Saturday, September 7, 2024

Avoiding the Dreaded B-word


  1. In her campaign for president, Kamala Harris is steering clear of the B-word


    , the scary word that might frighten many voters. I have avoided it too. Until now. It is Berkeley!

 

Like Harris, I lived first in Berkeley, California, just a few miles from the famous University of California at B….. Don’t say it, Mike! Today, some people call it the People’s Republic of Berkeley.

 

When Harris talks about her background, she usually refers to the East Bay or Oakland, where she did not live until she was in her 20s. Well, I can’t blame her. Oakland has a safer, diverse middle-class sound to it.

 

In her first home, she lived for a while in Berkeley, where Harris’ parents were pursuing Ph.D degrees in 1964. After they left and split up, she and her mother and sister moved back to Berkeley.

 

We only lived in Berkeley for about a year after I was born, moving to the next town over, El Cerrito, where I lived until high school. Many of my friends were sons and daughters of university professors.

 

Then I went to the dark side: I enrolled at the University of California at Berkeley! This was 1959, when there was no tuition and all you needed was a B average in college-related subjects to get in. There was no entrance exam to one of the country’s most prestigious public universities. Well, why not go there?

 

This was all before the famous Free Speech Movement, which took place the year after I graduated in 1963. But there were precursors of student radicalism when I was there. There were demonstrations of some kind all the time. Even at our Daily Californian student newspaper, we sang revolutionary songs at our parties.

 

I still think the campus of 28,000 people was too big. I got lonely and joined a fraternity. How different that was: full of engineering and business students who embraced conservative political views. What a contrast!

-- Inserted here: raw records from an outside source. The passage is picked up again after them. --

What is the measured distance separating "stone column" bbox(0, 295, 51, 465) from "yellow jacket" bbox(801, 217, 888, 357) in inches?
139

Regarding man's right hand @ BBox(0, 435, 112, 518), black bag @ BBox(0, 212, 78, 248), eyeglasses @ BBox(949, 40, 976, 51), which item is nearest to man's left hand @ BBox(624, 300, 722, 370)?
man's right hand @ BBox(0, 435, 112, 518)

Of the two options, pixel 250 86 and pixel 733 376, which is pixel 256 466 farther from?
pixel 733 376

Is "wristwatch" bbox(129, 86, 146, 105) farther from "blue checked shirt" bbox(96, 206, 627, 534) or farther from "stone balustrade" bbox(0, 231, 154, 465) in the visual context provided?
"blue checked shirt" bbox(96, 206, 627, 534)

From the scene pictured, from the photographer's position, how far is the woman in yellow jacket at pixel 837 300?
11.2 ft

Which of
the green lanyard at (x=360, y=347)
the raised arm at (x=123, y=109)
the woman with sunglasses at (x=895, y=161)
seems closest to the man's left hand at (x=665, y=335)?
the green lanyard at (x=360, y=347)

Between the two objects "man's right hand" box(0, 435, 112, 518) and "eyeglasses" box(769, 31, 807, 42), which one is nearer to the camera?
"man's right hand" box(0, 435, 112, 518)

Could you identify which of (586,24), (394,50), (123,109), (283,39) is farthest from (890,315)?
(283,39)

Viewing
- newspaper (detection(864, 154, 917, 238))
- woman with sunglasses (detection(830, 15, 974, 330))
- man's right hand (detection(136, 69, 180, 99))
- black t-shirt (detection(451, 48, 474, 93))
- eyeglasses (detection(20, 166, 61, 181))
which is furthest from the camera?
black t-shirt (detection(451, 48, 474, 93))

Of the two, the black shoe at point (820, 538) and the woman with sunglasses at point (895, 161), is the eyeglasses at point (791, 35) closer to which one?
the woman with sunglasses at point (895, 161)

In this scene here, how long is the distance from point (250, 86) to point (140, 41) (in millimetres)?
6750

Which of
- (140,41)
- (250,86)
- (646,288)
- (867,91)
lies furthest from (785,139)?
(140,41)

Upon graduation, I didn’t flee the Berkeley stigma. I got a job as a reporter for the Berkeley Daily Gazette  newspaper. Man, was this foreign to student radicalism! It covered the city’s largest industry by piecing together University of California press releases. It had a conservative editorial policy for the rest of Berkeley, which did not seem to be liberal at all.

 

Despite a few college reunions and football games, I had little connection since then with the now notorious city.


The only time I bring it up now is usually when someone in my rural town in Virginia questions one of my viewpoints in a conversation. My answer: “I can’t help it. I went to UC Berkeley!”